- _Problem_: All records that follow are to be copied exactly, with images omitted.

- _Exercise materials_:
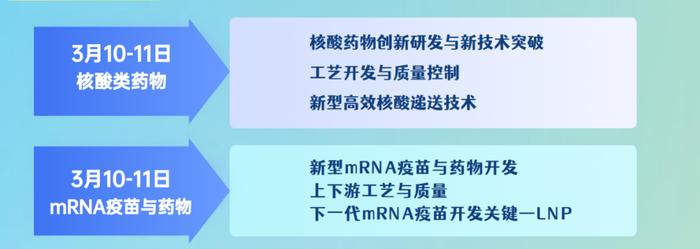 3月10-11日
核酸类药物

核酸药物创新研发与新技术突破
工艺开发与质量控制
新型高效核酸递送技术

3月10-11日
mRNA疫苗与药物

新型mRNA疫苗与药物开发
上下游工艺与质量
下一代mRNA疫苗开发关键—LNP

- _Written solution_:
 3月10-11日
核酸类药物

核酸药物创新研发与新技术突破
工艺开发与质量控制
新型高效核酸递送技术

3月10-11日
mRNA疫苗与药物

新型mRNA疫苗与药物开发
上下游工艺与质量
下一代mRNA疫苗开发关键—LNP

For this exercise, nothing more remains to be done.